— The request —
Copy the lines of the listing word for word, beginning at its first line and stopping after the line that contains "35.3 metres". Leave the pictures out of your answer.

— Records from a spatial question set —
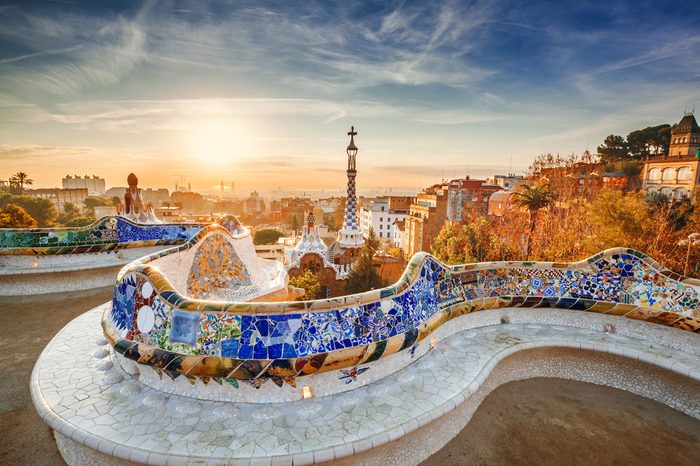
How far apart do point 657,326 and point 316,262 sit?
15168mm

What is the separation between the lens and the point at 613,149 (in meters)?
39.2

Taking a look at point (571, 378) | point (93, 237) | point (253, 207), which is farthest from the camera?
point (253, 207)

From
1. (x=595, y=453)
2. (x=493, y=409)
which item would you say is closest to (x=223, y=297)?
(x=493, y=409)

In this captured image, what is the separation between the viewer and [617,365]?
175 inches

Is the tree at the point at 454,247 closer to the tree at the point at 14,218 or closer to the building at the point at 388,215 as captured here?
the tree at the point at 14,218

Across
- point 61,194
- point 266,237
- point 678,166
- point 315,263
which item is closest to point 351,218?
point 315,263

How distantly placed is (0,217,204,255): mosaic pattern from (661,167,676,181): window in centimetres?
3658

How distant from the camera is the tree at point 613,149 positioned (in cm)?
3856

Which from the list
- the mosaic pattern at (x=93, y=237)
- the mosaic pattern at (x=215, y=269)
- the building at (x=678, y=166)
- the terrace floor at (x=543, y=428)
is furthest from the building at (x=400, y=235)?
the terrace floor at (x=543, y=428)

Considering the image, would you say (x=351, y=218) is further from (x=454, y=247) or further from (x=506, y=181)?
(x=506, y=181)

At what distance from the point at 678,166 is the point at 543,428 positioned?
35.3 metres

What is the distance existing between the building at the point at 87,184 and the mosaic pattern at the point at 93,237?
114274 mm

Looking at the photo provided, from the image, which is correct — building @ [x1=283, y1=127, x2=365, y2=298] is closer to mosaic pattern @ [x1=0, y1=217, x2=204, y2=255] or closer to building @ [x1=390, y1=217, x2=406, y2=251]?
mosaic pattern @ [x1=0, y1=217, x2=204, y2=255]

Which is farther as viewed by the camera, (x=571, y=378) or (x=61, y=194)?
(x=61, y=194)
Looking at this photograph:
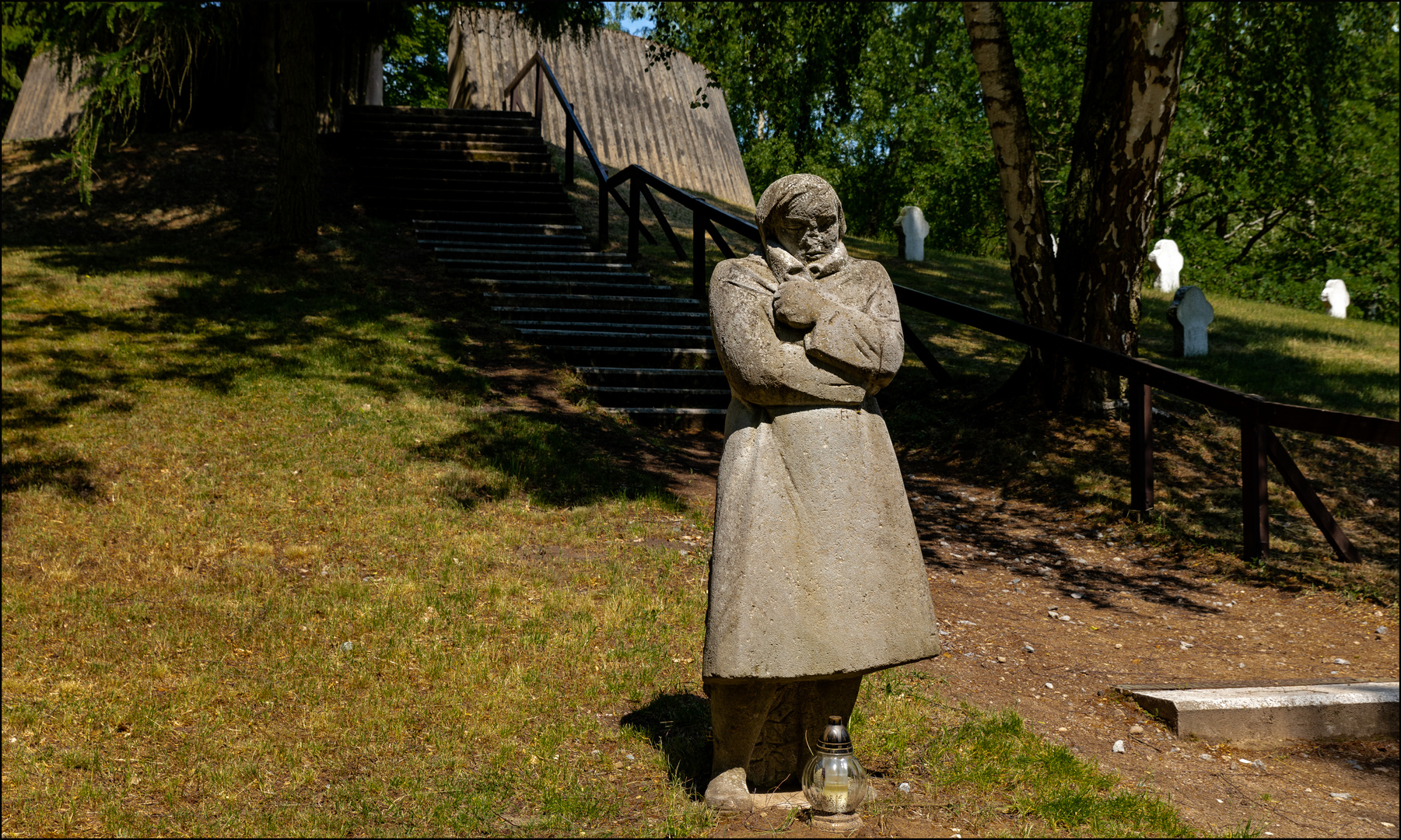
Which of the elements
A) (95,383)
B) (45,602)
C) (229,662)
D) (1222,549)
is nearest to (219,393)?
(95,383)

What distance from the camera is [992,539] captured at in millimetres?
7672

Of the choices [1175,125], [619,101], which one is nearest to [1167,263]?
[1175,125]

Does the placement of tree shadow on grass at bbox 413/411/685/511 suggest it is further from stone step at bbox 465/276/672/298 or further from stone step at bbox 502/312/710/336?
stone step at bbox 465/276/672/298

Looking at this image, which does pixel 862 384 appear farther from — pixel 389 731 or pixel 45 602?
pixel 45 602

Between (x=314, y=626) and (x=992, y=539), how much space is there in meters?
4.79

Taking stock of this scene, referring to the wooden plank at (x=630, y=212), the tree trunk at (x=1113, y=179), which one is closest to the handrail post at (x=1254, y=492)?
the tree trunk at (x=1113, y=179)

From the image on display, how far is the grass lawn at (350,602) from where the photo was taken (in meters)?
3.89

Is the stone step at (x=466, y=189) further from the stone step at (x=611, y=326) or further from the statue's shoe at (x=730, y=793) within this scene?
the statue's shoe at (x=730, y=793)

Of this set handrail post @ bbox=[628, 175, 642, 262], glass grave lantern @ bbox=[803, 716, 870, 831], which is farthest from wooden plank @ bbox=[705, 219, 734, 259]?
glass grave lantern @ bbox=[803, 716, 870, 831]

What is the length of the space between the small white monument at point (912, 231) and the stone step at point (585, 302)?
744 cm

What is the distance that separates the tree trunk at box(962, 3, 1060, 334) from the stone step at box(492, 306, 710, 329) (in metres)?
3.51

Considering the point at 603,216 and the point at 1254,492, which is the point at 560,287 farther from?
the point at 1254,492

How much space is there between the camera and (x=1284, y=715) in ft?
15.3

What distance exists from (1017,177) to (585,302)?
495cm
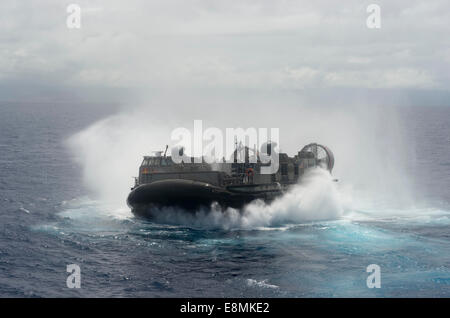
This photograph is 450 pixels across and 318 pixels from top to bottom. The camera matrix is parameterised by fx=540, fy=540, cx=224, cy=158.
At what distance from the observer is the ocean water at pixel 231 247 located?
3128 centimetres

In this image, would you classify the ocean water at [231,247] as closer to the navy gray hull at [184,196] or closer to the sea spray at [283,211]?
the sea spray at [283,211]

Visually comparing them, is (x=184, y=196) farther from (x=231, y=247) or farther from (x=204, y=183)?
(x=231, y=247)

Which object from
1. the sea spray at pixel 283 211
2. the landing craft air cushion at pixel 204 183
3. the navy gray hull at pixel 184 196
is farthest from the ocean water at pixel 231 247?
the landing craft air cushion at pixel 204 183

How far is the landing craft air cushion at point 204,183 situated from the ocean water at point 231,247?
47.3 inches

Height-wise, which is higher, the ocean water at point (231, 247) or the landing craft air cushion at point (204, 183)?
the landing craft air cushion at point (204, 183)

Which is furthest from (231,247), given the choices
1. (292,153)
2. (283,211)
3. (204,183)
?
(292,153)

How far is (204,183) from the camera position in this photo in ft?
151

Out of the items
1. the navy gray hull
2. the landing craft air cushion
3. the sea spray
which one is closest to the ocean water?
the sea spray

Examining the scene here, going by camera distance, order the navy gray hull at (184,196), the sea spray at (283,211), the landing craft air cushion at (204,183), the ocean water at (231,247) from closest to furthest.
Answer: the ocean water at (231,247) → the navy gray hull at (184,196) → the landing craft air cushion at (204,183) → the sea spray at (283,211)

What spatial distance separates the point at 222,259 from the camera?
1452 inches

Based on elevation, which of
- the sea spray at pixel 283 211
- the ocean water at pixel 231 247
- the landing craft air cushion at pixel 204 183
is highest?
the landing craft air cushion at pixel 204 183

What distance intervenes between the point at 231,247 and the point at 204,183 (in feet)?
25.7
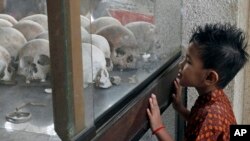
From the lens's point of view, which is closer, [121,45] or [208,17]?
[121,45]

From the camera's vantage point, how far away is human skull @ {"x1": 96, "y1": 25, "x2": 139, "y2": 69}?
1.24 metres

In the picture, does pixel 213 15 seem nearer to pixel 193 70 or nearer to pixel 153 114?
pixel 193 70

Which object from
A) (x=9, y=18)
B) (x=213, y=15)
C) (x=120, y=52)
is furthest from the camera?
(x=213, y=15)

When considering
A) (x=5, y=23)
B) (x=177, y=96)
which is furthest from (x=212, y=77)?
(x=5, y=23)

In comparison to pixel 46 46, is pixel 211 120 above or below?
below

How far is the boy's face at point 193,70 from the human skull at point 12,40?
19.3 inches

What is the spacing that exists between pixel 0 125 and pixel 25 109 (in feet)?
0.21

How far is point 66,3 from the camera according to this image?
0.74 m

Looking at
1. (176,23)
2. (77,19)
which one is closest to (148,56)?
(176,23)

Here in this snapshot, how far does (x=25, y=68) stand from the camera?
3.82ft

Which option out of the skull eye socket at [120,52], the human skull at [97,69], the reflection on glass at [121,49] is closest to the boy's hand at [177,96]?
the reflection on glass at [121,49]

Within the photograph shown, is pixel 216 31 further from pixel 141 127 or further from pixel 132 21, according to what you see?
pixel 141 127

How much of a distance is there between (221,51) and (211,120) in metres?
0.21

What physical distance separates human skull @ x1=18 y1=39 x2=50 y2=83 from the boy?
0.35 m
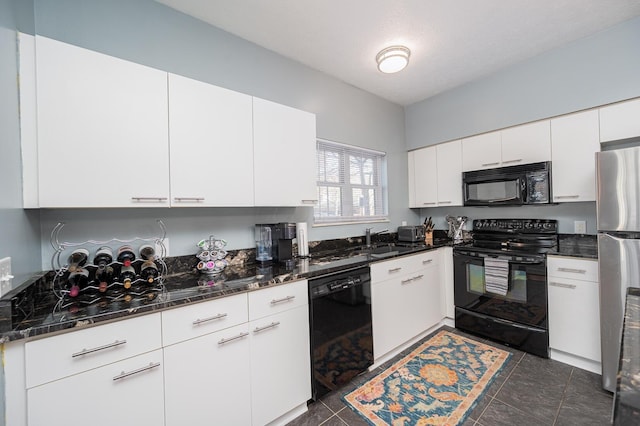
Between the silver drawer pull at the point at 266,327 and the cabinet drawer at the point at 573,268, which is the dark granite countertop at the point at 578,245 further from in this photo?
the silver drawer pull at the point at 266,327

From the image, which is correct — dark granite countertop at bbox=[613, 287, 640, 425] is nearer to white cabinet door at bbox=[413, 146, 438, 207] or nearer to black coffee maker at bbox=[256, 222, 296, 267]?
black coffee maker at bbox=[256, 222, 296, 267]

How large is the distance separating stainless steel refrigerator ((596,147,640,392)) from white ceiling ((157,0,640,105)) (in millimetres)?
1161

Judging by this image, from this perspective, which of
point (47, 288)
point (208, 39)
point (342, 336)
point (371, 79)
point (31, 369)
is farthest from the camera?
point (371, 79)

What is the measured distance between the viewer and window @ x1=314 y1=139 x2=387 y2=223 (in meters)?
2.87

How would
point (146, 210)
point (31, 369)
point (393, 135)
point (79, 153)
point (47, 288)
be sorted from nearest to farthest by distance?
1. point (31, 369)
2. point (79, 153)
3. point (47, 288)
4. point (146, 210)
5. point (393, 135)

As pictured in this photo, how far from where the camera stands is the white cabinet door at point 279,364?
1516 mm

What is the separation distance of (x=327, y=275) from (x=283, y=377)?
2.25 feet

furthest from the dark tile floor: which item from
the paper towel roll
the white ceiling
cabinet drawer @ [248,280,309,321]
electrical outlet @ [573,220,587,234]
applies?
the white ceiling

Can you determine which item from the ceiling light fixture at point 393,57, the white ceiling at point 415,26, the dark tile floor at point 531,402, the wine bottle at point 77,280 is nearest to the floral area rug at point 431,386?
the dark tile floor at point 531,402

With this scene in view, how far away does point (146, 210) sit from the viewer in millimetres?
1756

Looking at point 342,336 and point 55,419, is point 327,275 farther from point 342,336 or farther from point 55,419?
point 55,419

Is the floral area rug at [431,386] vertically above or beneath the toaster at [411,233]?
beneath

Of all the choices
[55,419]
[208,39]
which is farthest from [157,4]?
[55,419]

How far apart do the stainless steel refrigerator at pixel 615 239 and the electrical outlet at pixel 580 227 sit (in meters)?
0.84
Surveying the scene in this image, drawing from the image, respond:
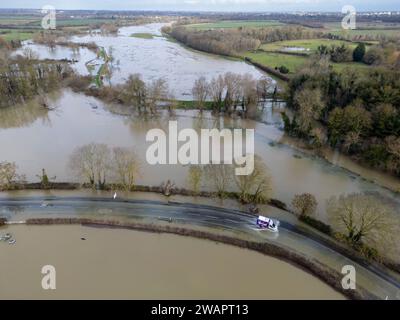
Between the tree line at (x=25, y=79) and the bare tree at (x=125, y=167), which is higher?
the tree line at (x=25, y=79)

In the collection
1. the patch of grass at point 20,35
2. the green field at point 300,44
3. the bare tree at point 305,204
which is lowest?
the bare tree at point 305,204

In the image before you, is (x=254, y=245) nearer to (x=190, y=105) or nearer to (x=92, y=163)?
(x=92, y=163)

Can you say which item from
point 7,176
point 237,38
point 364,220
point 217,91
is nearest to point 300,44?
point 237,38

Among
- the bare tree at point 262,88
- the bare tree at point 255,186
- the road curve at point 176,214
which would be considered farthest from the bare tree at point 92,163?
the bare tree at point 262,88

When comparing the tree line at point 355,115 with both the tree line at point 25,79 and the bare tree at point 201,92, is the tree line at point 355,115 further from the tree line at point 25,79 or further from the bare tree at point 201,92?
the tree line at point 25,79

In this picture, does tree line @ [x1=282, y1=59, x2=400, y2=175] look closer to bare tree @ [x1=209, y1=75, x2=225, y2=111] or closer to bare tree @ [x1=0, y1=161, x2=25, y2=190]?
bare tree @ [x1=209, y1=75, x2=225, y2=111]

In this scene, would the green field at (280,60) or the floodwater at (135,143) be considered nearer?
the floodwater at (135,143)

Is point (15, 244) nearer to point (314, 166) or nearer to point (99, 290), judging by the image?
point (99, 290)
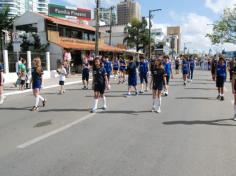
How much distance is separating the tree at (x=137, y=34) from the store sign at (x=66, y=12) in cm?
1198

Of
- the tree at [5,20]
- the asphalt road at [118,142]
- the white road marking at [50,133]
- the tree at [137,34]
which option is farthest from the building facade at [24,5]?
the white road marking at [50,133]

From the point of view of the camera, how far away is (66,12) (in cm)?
5288

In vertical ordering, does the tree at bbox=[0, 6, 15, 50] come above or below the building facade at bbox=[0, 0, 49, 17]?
below

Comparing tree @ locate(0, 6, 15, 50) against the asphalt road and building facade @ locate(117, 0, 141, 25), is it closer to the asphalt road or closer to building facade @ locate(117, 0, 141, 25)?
the asphalt road

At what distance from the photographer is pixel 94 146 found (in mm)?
6586

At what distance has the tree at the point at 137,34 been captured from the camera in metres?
64.6

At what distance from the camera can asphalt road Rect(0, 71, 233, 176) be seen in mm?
5293

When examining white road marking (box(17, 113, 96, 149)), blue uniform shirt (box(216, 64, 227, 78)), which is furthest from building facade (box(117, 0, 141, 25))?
white road marking (box(17, 113, 96, 149))

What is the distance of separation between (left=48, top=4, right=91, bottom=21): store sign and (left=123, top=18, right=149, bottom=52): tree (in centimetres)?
1198

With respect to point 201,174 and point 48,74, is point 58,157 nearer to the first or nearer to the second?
point 201,174

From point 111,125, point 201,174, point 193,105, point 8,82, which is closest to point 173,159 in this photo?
point 201,174

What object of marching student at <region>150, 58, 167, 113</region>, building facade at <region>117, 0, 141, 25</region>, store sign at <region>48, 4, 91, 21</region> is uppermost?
building facade at <region>117, 0, 141, 25</region>

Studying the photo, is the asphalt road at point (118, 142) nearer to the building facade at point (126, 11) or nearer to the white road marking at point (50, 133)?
the white road marking at point (50, 133)

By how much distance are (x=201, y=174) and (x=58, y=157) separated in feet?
7.78
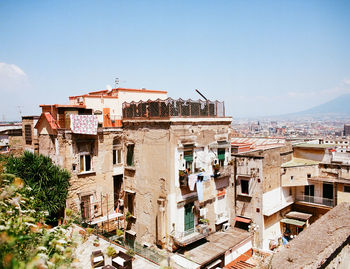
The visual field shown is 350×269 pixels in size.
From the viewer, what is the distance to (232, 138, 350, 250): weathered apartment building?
900 inches

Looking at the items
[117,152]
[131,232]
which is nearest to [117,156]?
[117,152]

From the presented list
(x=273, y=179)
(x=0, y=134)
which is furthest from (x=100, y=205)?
(x=0, y=134)

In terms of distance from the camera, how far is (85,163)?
19234 millimetres

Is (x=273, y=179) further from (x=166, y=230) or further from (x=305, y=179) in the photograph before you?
(x=166, y=230)

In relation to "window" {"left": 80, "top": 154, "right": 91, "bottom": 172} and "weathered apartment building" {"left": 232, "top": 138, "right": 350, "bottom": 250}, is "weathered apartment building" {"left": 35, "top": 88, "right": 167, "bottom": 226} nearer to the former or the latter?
"window" {"left": 80, "top": 154, "right": 91, "bottom": 172}

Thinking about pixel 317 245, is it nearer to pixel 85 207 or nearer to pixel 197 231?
pixel 197 231

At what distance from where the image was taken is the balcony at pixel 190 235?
17500 mm

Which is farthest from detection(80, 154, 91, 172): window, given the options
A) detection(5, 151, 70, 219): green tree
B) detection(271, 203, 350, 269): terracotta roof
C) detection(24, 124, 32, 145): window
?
detection(271, 203, 350, 269): terracotta roof

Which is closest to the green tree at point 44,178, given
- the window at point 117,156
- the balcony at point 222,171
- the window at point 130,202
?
the window at point 117,156

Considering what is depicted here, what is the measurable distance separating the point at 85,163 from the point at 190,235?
8810 mm

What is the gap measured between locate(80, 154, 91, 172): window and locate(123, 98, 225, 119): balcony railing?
419cm

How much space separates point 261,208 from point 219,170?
5230 mm

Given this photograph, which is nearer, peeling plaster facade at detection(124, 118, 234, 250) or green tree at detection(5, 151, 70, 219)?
green tree at detection(5, 151, 70, 219)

— Solution to the exercise —
How far apart do point 657,326 and point 316,262 sit?
15168mm

What is the separation between the lens and the point at 613,149 (in meters)?
39.2

Taking a look at point (571, 378) | point (93, 237) | point (253, 207), which is farthest from the camera?
point (253, 207)

From
1. (x=595, y=453)
2. (x=493, y=409)
which item would you say is closest to (x=223, y=297)?
(x=493, y=409)

In this captured image, what is the separation between the viewer and [617,365]?
175 inches

Is the tree at the point at 454,247 closer to the tree at the point at 14,218 or closer to the building at the point at 388,215 as captured here?
the tree at the point at 14,218

Across
- point 61,194
- point 266,237
- point 678,166
- point 315,263
which item is closest to point 351,218?
point 315,263

How distantly placed is (0,217,204,255): mosaic pattern from (661,167,676,181): window in centimetres?
3658

How distant from the camera is the tree at point 613,149 positioned (in cm)?
3856

Which from the list
- the mosaic pattern at (x=93, y=237)
- the mosaic pattern at (x=215, y=269)
- the building at (x=678, y=166)
- the terrace floor at (x=543, y=428)
is furthest from the building at (x=400, y=235)?
the terrace floor at (x=543, y=428)

Considering the image, would you say (x=351, y=218) is further from (x=454, y=247) or further from (x=506, y=181)?
(x=506, y=181)

At what distance from the point at 678,166 is the point at 543,428 positioned?
35.3 metres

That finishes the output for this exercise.